▶ Source text:
──────────────────────────────

Charlotte D'Amboise: Star Quality

July 22, 2007
Charlotte d’Amboise has long been known on Broadway as a true triple threat: the winning choice in roles that call for dancing, singing, and acting. Her verve, charm, deft comic timing—and great shoulder-and-hip action—have buoyed many a dance-heavy musical in the past two decades. From her Tony-nominated appearance in Jerome Robbins’
Broadway
to Susan Stroman’s Contact to witty interpretations of Gwen Verdon’s roles in Damn Yankees and Chicago, she has carried the torch for powerful, personable dancing that shoots across the footlights.
She brings a sullied innocence and slightly ditzy deliciousness to Roxie Hart in the revival of
Chicag
o—a role she’s been playing on and off since she opened the national tour in 1997. Certainly the strongest dancer to take on the role since Ann Reinking, the revival’s choreographer, she runs away with big numbers like “Me and My Baby” and “Roxie,” and displays more grace and agility while high up on a ladder than most people do standing on the ground.

──────────────────────────────

▶ Supplied data:
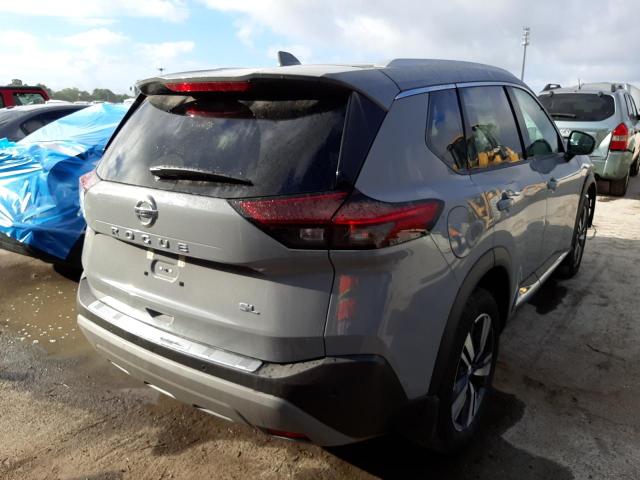 2021 NISSAN ROGUE SL 5N1AT3CA3MC826391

──────────────────────────────

▶ What you need to do:
• a. Answer these questions from the profile of Charlotte d'Amboise, one per line:
(i) Since what year has she been playing Roxie Hart on and off?
(ii) Whose show was Contact?
(iii) Who choreographed the Chicago revival?
• b. Shorten the paragraph of the Charlotte d'Amboise profile that begins "Charlotte d'Amboise has long been known," keeping its main facts.
• c. Reproduce the part of the Charlotte d'Amboise profile that begins at the words "She brings a" and stops after "on the ground.".
The lines have no connection to the profile of Charlotte d'Amboise.

▶ Answers for each item:
• a.
(i) 1997
(ii) Susan Stroman's
(iii) Ann Reinking

• b. Charlotte d'Amboise has been a Broadway triple threat for two decades, excelling at dancing, singing and acting. Her verve, charm and comic timing have lifted many dance-heavy musicals. Her roles range from her Tony-nominated turn in Jerome Robbins' Broadway to Susan Stroman's Contact to Gwen Verdon's roles in Damn Yankees and Chicago. Throughout, she has championed powerful, personable dancing.

• c.
She brings a sullied innocence and slightly ditzy deliciousness to Roxie Hart in the revival of
Chicag
o—a role she’s been playing on and off since she opened the national tour in 1997. Certainly the strongest dancer to take on the role since Ann Reinking, the revival’s choreographer, she runs away with big numbers like “Me and My Baby” and “Roxie,” and displays more grace and agility while high up on a ladder than most people do standing on the ground.